Buying a foulard at the Versace boutique in the Design District in a bid to honor the great Gianni while having the clerk whisper to me that he is also an actor and model.
Being asked at Estefan Kitchen in Miami if I had a reservation for a late lunch even though entire place was nearly empty.
Discovering after interviewing great Nicky Jam that we have a lot more in common, like our battles with being members of the clean plate club.
Reuniting with Gin-Gin and getting ridiculous at Versailles in Little Havana over plates lechon and picking up where we left off, the true mark of a touchstone friend and savior.
Meeting two teen girls from NJ at LAX before our delayed VA flight to NYC and chatting like we were BFF’s while being surrounded by soap opera legends from GH heading to NJ for a fantasy weekend.
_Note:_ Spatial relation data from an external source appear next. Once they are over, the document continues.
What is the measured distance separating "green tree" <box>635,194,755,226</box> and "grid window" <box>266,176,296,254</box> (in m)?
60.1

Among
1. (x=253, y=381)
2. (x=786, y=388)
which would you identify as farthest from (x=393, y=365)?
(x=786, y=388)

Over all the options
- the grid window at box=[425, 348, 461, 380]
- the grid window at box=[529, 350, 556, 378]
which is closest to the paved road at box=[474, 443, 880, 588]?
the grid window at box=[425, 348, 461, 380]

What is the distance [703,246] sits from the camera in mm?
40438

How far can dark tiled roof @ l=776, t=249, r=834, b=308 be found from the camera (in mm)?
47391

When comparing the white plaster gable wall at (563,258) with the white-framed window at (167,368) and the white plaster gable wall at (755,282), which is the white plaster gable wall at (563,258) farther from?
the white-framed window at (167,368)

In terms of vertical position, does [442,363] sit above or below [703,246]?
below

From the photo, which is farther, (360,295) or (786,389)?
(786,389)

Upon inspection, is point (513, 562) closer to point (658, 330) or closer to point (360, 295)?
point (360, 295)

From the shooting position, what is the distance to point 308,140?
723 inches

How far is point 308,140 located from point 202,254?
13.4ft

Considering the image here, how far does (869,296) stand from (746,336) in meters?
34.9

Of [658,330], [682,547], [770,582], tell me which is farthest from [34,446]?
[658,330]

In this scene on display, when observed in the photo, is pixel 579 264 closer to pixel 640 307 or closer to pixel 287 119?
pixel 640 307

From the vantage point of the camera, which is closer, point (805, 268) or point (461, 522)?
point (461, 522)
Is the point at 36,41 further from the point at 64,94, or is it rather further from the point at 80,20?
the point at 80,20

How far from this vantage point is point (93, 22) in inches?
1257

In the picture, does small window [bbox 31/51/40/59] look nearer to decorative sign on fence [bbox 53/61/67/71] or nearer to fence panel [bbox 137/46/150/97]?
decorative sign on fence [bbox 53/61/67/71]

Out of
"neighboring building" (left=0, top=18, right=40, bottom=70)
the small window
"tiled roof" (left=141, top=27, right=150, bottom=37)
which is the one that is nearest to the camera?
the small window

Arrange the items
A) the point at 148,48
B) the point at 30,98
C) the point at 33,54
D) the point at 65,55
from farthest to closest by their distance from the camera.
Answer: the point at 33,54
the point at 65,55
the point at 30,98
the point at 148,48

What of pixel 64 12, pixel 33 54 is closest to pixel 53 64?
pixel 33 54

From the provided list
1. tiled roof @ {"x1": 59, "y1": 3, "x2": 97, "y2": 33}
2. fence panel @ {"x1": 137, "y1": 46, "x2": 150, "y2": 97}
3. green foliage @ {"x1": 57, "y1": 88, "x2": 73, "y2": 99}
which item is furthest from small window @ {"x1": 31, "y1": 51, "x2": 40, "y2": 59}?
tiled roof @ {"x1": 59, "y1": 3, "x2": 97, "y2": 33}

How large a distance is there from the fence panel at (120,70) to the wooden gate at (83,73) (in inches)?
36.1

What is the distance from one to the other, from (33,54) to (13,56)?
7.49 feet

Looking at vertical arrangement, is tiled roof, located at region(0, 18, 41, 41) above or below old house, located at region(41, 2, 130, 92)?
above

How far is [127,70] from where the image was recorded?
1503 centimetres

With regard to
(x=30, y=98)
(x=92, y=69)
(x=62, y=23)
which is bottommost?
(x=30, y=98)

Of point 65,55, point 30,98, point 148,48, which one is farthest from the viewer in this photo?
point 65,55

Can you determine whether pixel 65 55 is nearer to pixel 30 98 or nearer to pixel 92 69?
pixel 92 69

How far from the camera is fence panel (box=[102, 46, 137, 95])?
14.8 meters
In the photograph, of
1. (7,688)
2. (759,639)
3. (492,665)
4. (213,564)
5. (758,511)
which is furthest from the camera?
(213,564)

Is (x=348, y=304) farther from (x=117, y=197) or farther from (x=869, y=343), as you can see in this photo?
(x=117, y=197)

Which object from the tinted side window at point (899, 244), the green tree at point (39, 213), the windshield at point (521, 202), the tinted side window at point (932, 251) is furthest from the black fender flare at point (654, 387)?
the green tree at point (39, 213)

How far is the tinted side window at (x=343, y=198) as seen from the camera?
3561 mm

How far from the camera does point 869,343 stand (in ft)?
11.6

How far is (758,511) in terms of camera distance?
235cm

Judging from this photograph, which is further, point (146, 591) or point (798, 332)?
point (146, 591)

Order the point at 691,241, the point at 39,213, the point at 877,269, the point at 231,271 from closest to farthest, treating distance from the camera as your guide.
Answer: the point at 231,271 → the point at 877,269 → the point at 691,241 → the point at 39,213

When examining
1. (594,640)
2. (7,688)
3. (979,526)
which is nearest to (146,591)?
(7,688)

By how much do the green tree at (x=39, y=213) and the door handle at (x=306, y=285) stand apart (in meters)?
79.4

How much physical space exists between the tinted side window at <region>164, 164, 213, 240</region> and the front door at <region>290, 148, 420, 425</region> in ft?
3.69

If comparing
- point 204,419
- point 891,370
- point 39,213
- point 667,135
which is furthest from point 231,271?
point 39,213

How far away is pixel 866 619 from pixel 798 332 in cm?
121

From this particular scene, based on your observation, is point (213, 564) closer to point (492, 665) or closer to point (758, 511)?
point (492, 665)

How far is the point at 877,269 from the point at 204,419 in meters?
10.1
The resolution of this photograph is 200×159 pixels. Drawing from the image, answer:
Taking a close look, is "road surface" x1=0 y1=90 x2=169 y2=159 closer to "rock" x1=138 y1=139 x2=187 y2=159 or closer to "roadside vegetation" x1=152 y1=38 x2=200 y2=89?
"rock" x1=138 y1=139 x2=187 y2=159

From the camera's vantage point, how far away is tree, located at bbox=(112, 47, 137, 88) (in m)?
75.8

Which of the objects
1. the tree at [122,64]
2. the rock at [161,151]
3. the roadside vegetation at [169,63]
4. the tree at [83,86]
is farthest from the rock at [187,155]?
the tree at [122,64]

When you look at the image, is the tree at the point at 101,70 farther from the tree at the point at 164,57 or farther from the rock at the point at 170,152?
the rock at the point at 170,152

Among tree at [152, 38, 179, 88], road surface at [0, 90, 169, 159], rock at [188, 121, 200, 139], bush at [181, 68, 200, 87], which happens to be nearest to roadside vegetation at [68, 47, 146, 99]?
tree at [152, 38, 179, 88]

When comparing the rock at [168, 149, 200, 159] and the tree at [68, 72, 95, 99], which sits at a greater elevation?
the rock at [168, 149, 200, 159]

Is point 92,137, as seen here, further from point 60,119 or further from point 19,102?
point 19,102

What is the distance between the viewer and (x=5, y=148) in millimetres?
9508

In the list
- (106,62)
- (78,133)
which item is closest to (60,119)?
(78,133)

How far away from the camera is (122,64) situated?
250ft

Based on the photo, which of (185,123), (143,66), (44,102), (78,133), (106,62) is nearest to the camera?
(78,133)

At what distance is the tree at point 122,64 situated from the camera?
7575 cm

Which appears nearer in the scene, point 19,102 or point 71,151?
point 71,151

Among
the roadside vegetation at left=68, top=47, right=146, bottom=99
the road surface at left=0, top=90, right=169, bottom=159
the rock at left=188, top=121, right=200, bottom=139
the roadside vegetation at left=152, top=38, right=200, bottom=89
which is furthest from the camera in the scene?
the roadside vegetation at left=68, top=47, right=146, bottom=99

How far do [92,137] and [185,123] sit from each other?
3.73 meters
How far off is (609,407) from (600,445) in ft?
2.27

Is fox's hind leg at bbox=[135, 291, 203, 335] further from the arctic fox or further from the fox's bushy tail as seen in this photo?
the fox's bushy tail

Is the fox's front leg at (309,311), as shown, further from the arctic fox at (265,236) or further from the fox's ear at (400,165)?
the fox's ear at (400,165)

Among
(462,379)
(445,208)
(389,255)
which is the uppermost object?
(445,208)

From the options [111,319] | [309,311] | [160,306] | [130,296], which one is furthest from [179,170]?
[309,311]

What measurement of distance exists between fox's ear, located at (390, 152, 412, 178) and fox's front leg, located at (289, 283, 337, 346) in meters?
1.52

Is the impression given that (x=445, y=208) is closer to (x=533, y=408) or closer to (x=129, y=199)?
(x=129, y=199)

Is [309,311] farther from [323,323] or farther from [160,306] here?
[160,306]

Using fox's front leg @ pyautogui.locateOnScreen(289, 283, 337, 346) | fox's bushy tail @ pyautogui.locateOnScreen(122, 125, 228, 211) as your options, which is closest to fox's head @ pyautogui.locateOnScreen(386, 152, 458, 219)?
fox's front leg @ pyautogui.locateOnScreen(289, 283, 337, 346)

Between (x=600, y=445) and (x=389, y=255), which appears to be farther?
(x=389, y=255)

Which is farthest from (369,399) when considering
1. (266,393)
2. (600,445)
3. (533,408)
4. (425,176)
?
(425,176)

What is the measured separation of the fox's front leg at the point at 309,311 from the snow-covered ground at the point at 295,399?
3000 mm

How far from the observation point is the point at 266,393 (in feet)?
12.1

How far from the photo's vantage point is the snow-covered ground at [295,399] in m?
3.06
It was no BFD for the girls yet it was for their moms as they texted them with pics, OMG!
Watching a sumptuous revival of My Fair Lady at Lincoln Center, feeling emotional at listening to this glorious score by Lerner & Lowe, thinking how Dad saw the original production with Rex Harrison and Julie Andrews during his life as a young man in the U.S. and understanding why he loves theater as much as me.
Sitting watching Harry Potter and the Cursed Child, desperately trying to suppress the emotion swells as Harry and his son Albus fought their way to understand each other, just like how I fought with my Dad.
Sharing some of the most important parts of my life with Nan in NYC, hanging with Karen and Stevie and hearing her effortlessly become one of this group storied group of friends who mean the world to me.
Powering through sleep deprivation and jet lag and failed not to “fag out” before interviewing several of my screen heroines on a Sunday afternoon in Hollywood, especially the wonderful Candice Bergen.
Even as life deals you some difficult moments, you have to stop and look around you to acknowledge the wonderful that still occurs. And that’s good enough in a world that is all about the hustle and flow.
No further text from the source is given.